• _Task brief_
Return every record below exactly as given, images excluded.

• • •

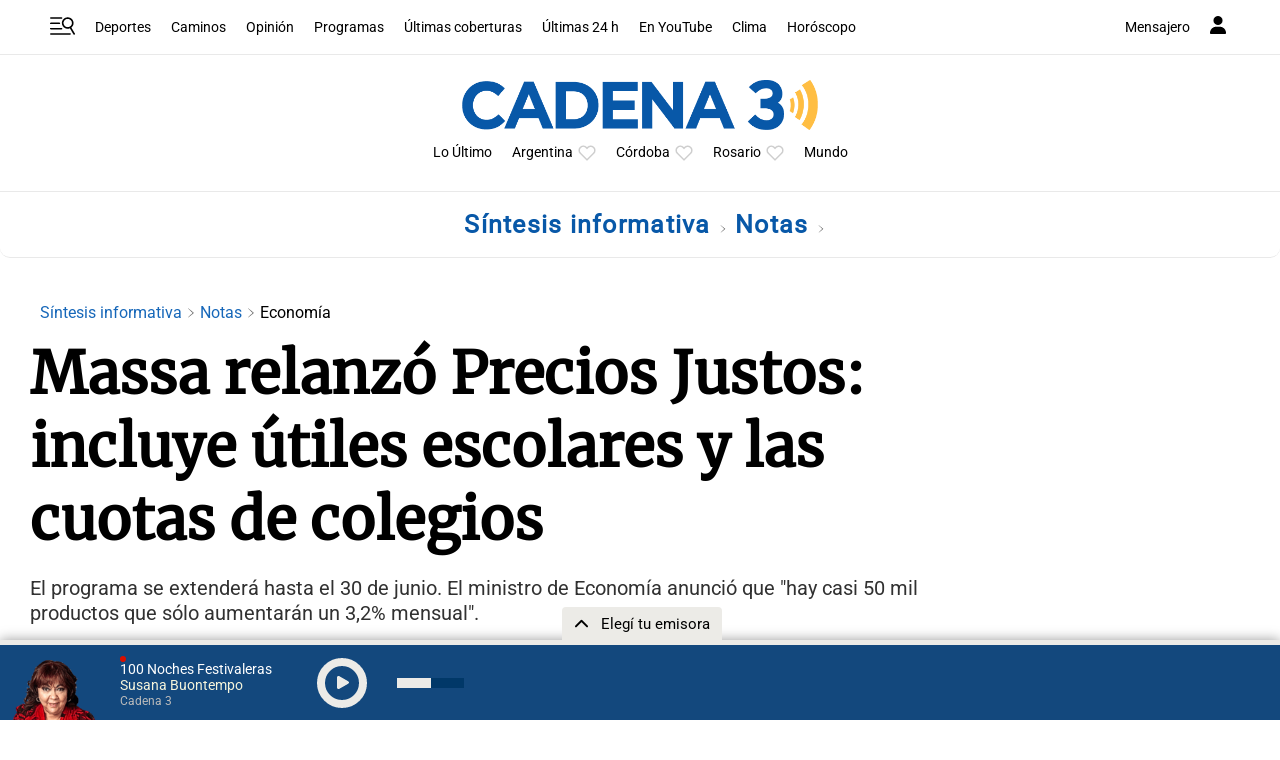

--- FILE ---
content_type: text/html; charset=utf-8
request_url: https://www.google.com/recaptcha/api2/aframe
body_size: 267
content:
<!DOCTYPE HTML><html><head><meta http-equiv="content-type" content="text/html; charset=UTF-8"></head><body><script nonce="hazwc5LDL5qlFRFEDMji4g">/** Anti-fraud and anti-abuse applications only. See google.com/recaptcha */ try{var clients={'sodar':'https://pagead2.googlesyndication.com/pagead/sodar?'};window.addEventListener("message",function(a){try{if(a.source===window.parent){var b=JSON.parse(a.data);var c=clients[b['id']];if(c){var d=document.createElement('img');d.src=c+b['params']+'&rc='+(localStorage.getItem("rc::a")?sessionStorage.getItem("rc::b"):"");window.document.body.appendChild(d);sessionStorage.setItem("rc::e",parseInt(sessionStorage.getItem("rc::e")||0)+1);localStorage.setItem("rc::h",'1768528802374');}}}catch(b){}});window.parent.postMessage("_grecaptcha_ready", "*");}catch(b){}</script></body></html>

• • •

• _Result for this exercise_
--- FILE ---
content_type: text/html; charset=utf-8
request_url: https://www.google.com/recaptcha/api2/aframe
body_size: 267
content:
<!DOCTYPE HTML><html><head><meta http-equiv="content-type" content="text/html; charset=UTF-8"></head><body><script nonce="hazwc5LDL5qlFRFEDMji4g">/** Anti-fraud and anti-abuse applications only. See google.com/recaptcha */ try{var clients={'sodar':'https://pagead2.googlesyndication.com/pagead/sodar?'};window.addEventListener("message",function(a){try{if(a.source===window.parent){var b=JSON.parse(a.data);var c=clients[b['id']];if(c){var d=document.createElement('img');d.src=c+b['params']+'&rc='+(localStorage.getItem("rc::a")?sessionStorage.getItem("rc::b"):"");window.document.body.appendChild(d);sessionStorage.setItem("rc::e",parseInt(sessionStorage.getItem("rc::e")||0)+1);localStorage.setItem("rc::h",'1768528802374');}}}catch(b){}});window.parent.postMessage("_grecaptcha_ready", "*");}catch(b){}</script></body></html>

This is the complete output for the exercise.